#### [TASK PROMPT]
Give the data again in its entirety, exactly as provided.

#### [LISTED RECORDS]
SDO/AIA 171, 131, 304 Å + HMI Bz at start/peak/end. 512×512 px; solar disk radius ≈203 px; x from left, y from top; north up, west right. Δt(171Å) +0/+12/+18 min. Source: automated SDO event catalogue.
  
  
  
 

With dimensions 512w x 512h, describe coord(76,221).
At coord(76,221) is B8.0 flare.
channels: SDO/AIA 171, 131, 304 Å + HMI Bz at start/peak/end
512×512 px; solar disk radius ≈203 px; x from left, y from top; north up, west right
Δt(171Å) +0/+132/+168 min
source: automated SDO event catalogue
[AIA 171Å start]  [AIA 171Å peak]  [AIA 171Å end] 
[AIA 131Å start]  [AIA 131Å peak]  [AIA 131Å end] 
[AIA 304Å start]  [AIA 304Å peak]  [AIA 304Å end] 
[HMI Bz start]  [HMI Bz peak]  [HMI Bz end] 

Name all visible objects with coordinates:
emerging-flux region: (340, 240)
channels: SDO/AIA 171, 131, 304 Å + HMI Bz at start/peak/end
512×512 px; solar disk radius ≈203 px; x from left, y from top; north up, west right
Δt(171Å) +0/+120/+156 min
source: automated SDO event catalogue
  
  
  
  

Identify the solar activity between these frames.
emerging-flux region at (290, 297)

#### [ANSWER TO THE PROBLEM]
SDO/AIA 171, 131, 304 Å + HMI Bz at start/peak/end. 512×512 px; solar disk radius ≈203 px; x from left, y from top; north up, west right. Δt(171Å) +0/+12/+18 min. Source: automated SDO event catalogue.
  
  
  
 

With dimensions 512w x 512h, describe coord(76,221).
At coord(76,221) is B8.0 flare.
channels: SDO/AIA 171, 131, 304 Å + HMI Bz at start/peak/end
512×512 px; solar disk radius ≈203 px; x from left, y from top; north up, west right
Δt(171Å) +0/+132/+168 min
source: automated SDO event catalogue
[AIA 171Å start]  [AIA 171Å peak]  [AIA 171Å end] 
[AIA 131Å start]  [AIA 131Å peak]  [AIA 131Å end] 
[AIA 304Å start]  [AIA 304Å peak]  [AIA 304Å end] 
[HMI Bz start]  [HMI Bz peak]  [HMI Bz end] 

Name all visible objects with coordinates:
emerging-flux region: (340, 240)
channels: SDO/AIA 171, 131, 304 Å + HMI Bz at start/peak/end
512×512 px; solar disk radius ≈203 px; x from left, y from top; north up, west right
Δt(171Å) +0/+120/+156 min
source: automated SDO event catalogue
  
  
  
  

Identify the solar activity between these frames.
emerging-flux region at (290, 297)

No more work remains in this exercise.